The memoir tells of Cheryl Strayed’s adventures along the Pacific Crest Trail as she hiked alone from southern California to the Oregon/Washington border.  Her lone journey allows her the opportunity to come to grips (finally) with her mother’s death, her failed marriage, and her life that is in shambles.  Facing one hardship after another, Strayed must come to terms with the truth that there are often situations for which she was not prepared.  The challenges of attempting to carry too heavy of a load, ill-fitting shoes, snow-packed paths, and muscle fatigue almost serve as symbols for the greater crises occurring in her life.
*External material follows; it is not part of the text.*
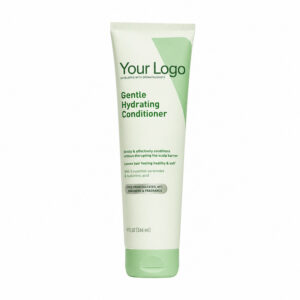 OEM Gentle Hydrating Hair Conditioner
I read Wild as I began my own journey to personal fitness.  As I journeyed with Strayed on the pages of the book, I found myself encouraged as she overcame various challenges.  I was also enthralled as I realized that any journey worth taking brought with it struggle, uncertainty, pain, and fear.  Cheryl’s courage to push through those emotions while keeping her eyes focused on the goal that lay before her became my personal push to see things through as well.

Would I have normally enjoyed Wild?  Probably not.  I found myself getting bored with the descriptions of the scenery of the PCT (as beautiful as it was) and annoyed with some of the lengthy flashbacks.  Memoirs rarely feel as though they are entertaining reads.  Given my current life, however, I am happy to say I have read the book and believe that I will be better because of it.